As well as helping to combat infections, reducing the likelihood of developing certain conditions, such as asthma and allergies, and lowering the risk of breast and ovarian cancer in nursing mums, breastfeeding can also be best for you and your baby’s dental health.

Here’s why breast feeding is great for developing teeth:

  • Babies who are fed on breast milk alone for around six months are much less likely to develop a badly aligned ‘bite’ or crooked teeth. The action of breast feeding can help encourage normal palate formation, optimal teeth alignment and the correct movement of the tongue when swallowing. When breast feeding, your baby also uses the jaw muscles more actively than when feeding from a bottle, producing good muscle tone.
  • Breast feeding is a much better way to help avoid tooth decay than bottle feeding. But beware – breast milk still has the potential to cause cavities as it contains natural sugar, so keep those titchy teeth clean by wiping with soft gauze or use a baby toothbrush with a speck of toothpaste. Clean your baby’s teeth and gums after the last feed in the evening so there is less chance of decay developing while they sleep.

A biting chance

There’s no need to stop breast feeding when your baby starts to develop tiny gnashers. If you do want to carry on past the recommended six months, don’t think it’s all over when you spot those miniscule pearly whites. And don’t worry too much about being nibbled because your baby’s tongue covers any new teeth as they feed. It could be an issue when your baby has had its fill and pulls away, but you can prevent this by breaking the seal with your finger when sucking stops or, if they do take a bite, you can firmly say ‘no’ and promptly remove your little nipper.

Top tips for tiny teeth

  • Stimulate healthy gums and encourage good oral hygiene by giving little gums a wipe with a piece of gauze or damp cloth, even before you spot any new teeth peeping through.
  • After teeth have emerged (usually the first one pops through at around six months), continue to wipe with gauze and when you start brushing, use a tiny amount of toothpaste (with fluoride) and a soft bristled brush for daily cleaning.
  • If you do bottle feed, don’t leave your baby alone with a bottle when they are put to bed as their teeth will be bathed in sugar for prolonged periods and be susceptible to decay.
  • Between four and six months you will probably introduce soft foods such as baby rice, and then pureed fruit and veg into your baby’s diet, and it will become even more important to keep teeth spick and span.
  • Bring your little one to see us as soon as possible, we’d love to see them! We can keep an eye on their dental health and they can get used to coming to see us – setting them up for a lifetime of dental health.
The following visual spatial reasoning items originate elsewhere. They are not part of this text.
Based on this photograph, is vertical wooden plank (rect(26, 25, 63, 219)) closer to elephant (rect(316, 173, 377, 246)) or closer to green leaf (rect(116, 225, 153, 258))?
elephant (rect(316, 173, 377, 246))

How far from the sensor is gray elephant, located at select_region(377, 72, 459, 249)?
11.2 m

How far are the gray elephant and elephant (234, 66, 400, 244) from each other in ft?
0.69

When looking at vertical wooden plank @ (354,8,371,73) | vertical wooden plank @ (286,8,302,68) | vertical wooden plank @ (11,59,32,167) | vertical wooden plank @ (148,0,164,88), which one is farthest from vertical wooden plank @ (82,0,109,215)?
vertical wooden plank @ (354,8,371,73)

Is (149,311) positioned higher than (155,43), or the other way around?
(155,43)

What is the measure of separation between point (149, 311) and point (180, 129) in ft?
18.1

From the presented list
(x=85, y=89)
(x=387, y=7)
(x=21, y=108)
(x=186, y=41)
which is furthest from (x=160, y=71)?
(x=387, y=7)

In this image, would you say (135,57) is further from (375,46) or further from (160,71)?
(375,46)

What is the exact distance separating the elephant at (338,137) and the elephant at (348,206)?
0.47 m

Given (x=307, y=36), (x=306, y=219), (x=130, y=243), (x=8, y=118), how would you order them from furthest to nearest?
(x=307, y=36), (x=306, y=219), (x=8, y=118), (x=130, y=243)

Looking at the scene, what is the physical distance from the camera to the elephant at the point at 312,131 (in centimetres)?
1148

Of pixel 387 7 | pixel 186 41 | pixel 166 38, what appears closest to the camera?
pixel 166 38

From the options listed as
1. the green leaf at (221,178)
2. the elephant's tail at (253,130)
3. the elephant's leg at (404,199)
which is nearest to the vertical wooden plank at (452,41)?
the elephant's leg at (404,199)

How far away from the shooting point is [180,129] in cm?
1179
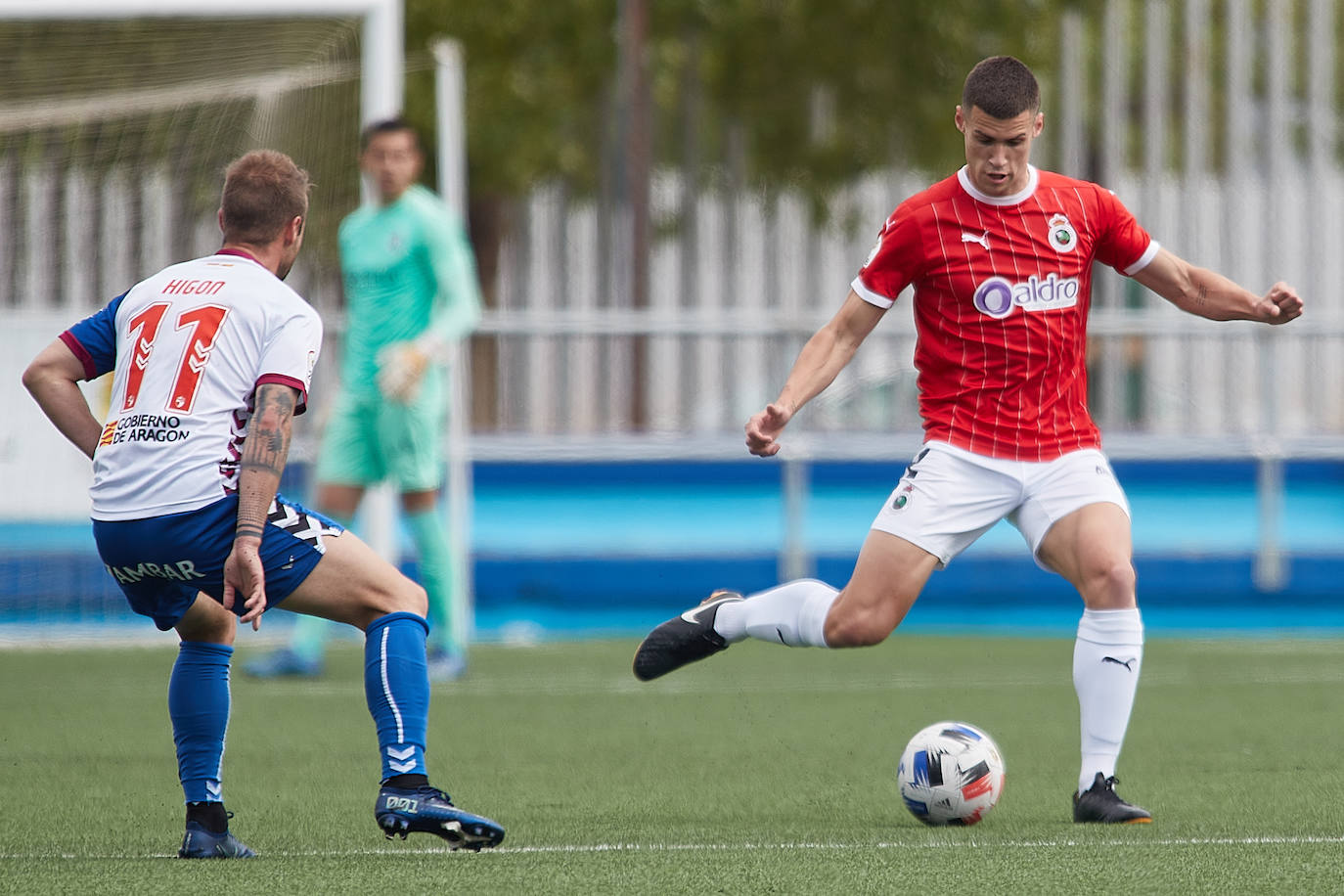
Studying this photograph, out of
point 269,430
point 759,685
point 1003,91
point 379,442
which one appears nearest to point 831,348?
point 1003,91

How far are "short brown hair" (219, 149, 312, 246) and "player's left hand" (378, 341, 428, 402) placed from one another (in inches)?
161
Also, mums, don’t forget your toothbrush when breastfeeding – nursing a baby can be pretty full-on, which means you may neglect your own oral hygiene – so make sure you try to fit in regular brushing and flossing. And stay hydrated to avoid a dry mouth and increased risk of cavities and gum disease. If you do need dental treatment while you are breastfeeding your baby, please let us know, as we will need to give you medication that’s OK for your little one too.